Tests currently under way at the Airbus UK facility in Filton are exploring technologies aimed at extending the use of advanced composite materials on the main wing of future airliners such as the A350.
Airbus has steadily increased the proportion of advanced composite materials in its aircraft since it first used glass fiber reinforced plastic fairings on the A300 back in 1972. Today the A320’s vertical fin, horizontal tailplane, engine cowls and wing control surfaces are composed of carbon fiber reinforced plastic (CFRP). The horizontal tailplane on the A330/A340 serves as a fuel tank as well, while the A340-600 introduced a CFRP rear pressure bulkhead and keel beam. Meanwhile, the A380 adds a center wing box, unpressurized rear fuselage sections, some wing ribs and flap track beam sidewall panels of CFRP. The A400M military airlifter will have composite wing spars and skins, but the wing will not be required to accommodate the landing gear.
At the Royal Aeronautical Society’s recent annual conference in London, David Phipps, head of the composite development center at Airbus UK, talked about the possible next step. Researchers over the last 10 years have investigated materials and manufacturing techniques, and having built and tested a 20-foot wing box under the high load input element rubric, Airbus UK leads the effort to build and test a 60-foot wing box as part of the TANGO program. Only the outer 40 feet are composed of CFRP; the project began in the late 1990s, when making a carbon inner wing that could support the landing gear and a heavy engine was seen as a subsequent evolutionary step.
A total of 21 partners from across Europe and beyond contributed elements of the wing box using a range of materials, fabrication techniques and tooling. Airbus at Stade, Germany, made the lower cover using liquid resin infusion and non-crimp fabric (NCF), similar to the combination used for the A380’s rear pressure bulkhead, while Alenia made the upper cover using conventional pre-preg material. Where the lower skin has NCF stringers formed by resin transfer molding (RTM) and bonded to the cover in a secondary process, the upper cover uses stitched braided tube stringers film co-cured to the skin.
New Resin Techniques
Bombardier Shorts made the front spar of NCF using resin transfer injection, and GKN Aerospace used resin film infusion (RFI) technology for the rear spar.
There are four types of rib. Both Israel Aircraft Industries and Patria of Finland used RTM, the former with NCF and the latter with woven fabric. Australia’s Cooperative Research Centre for Advanced Composite Structures (CRC-ACS) used the thick film RFI process with woven fabric. And both Alenia and Hellenic Aerospace Industries of Greece used pre-preg.
Airbus assembled the parts at Filton for testing. It has finished upload and download testing and is now testing the wing box to ultimate load. The final stage will involve fatigue testing with deliberately applied visible damage; in the meantime, the exercise has significantly improved the partners’ knowledge of manufacturing processes, Phipps said.
Tooling Compromises
The Airbus Stade lower cover, for example, used a family of modular single-size stringers to reduce tooling costs, which reduced manufacturing costs but at the expense of weight effectiveness. Technicians cured the rear spar at a lower pressure and with less complex tooling as a step toward dispensing with the need for expensive autoclaves: the process turned out to lack robustness but Airbus UK is working with GKN to improve it.
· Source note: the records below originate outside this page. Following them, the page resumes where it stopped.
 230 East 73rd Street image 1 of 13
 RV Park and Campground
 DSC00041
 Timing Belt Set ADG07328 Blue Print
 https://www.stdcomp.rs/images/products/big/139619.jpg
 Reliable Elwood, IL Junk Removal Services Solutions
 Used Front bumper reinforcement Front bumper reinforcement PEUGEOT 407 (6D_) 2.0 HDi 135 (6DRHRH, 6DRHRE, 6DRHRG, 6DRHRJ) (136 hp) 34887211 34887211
The cost and weight benefits of the CRC-ACS composite rib, a flat plate with dimpled stiffening made using a single film of resin, diminished with the need to use metal attachments and the associated manufacturing costs.
Making the outer wing of carbon and attaching to it to a metallic inner wing carrying the engine and landing gear is not weight-effective, Phipps said, because the heavy joint required for the attachment negates the weight saved by the use of composites.
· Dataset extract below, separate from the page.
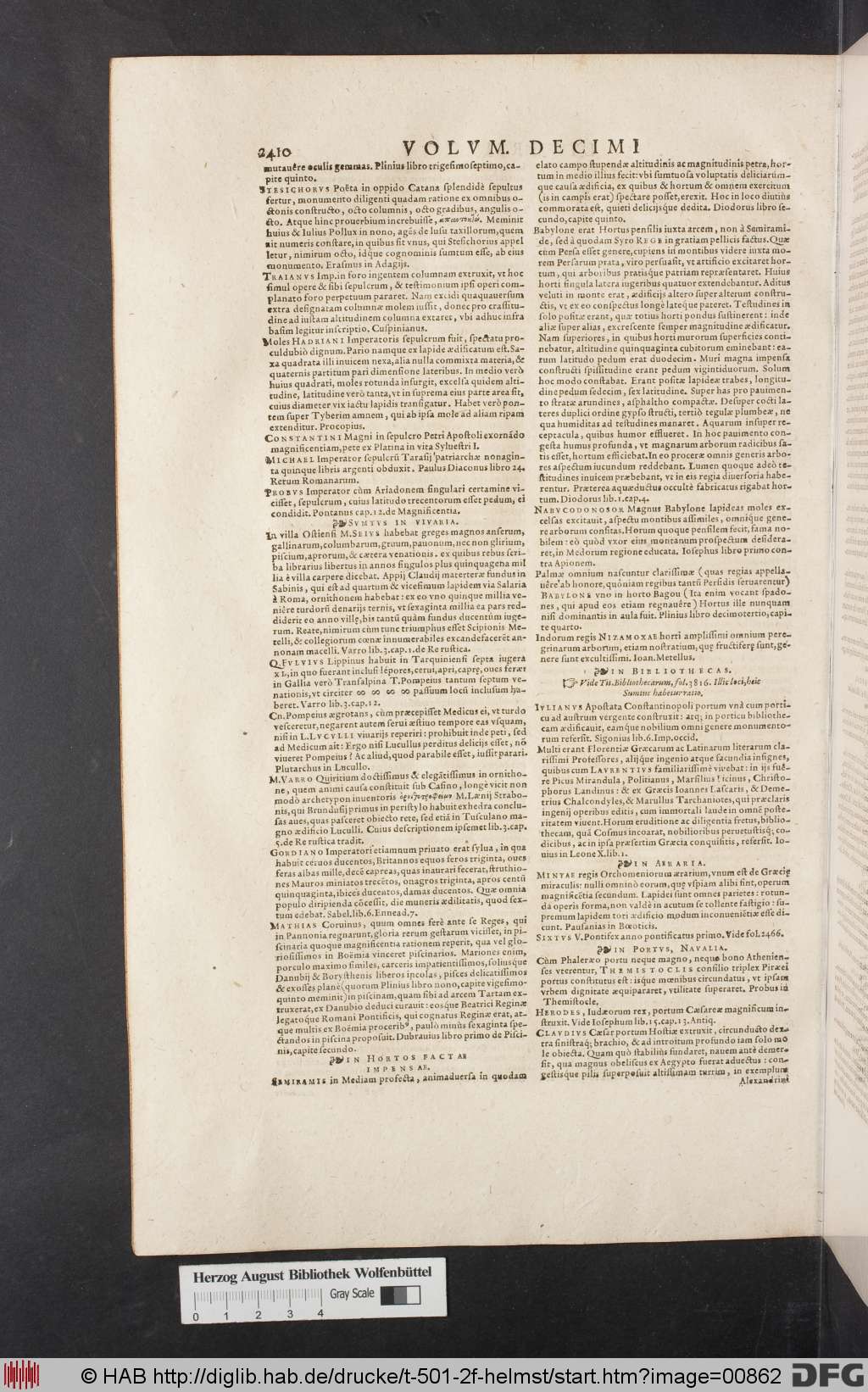 http://diglib.hab.de/drucke/t-501-2f-helmst/00862.jpg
The choice of material for the ribs appears less clear-cut, Phipps added, since factors such as crash stresses and over-fuel pressures limit weight savings and the manufacturing technology for metallic ribs is extremely cost-effective. Other lessons included the fact that the best choice of material depends on the properties required by a specific part and the importance of tolerances when it comes to assembly.
The TANGO team targeted savings of 20 percent in weight and cost over the last large aircraft wing Airbus UK designed from scratch. It met the weight target for the outer wing but even a 20-percent savings over pre-preg technology proved insufficient to make the composite structure cost-competitive with metal. Further work includes the construction of an RTM rib thick enough to form part of the landing gear support structure and an inner wing box as part of the advanced low cost airframe structures project.
The new A350 airliner will probably have composite wing spars and skins with metallic ribs and fittings, Phipps said, and the overriding goals remain achieving the full weight saving potential of advanced composites while driving down costs. In the medium term, all wings will likely be of hybrid construction.
Ultimately, whether wings are black or silver will likely depend on the application: carbon’s lower weight may prove more attractive on a long-range aircraft because of its effect on fuel burn, while lower manufacturing costs might make metal preferable on a short-haul aircraft whose acquisition cost is relatively more important. The point of the current research is to make both choices available to the designers of future aircraft.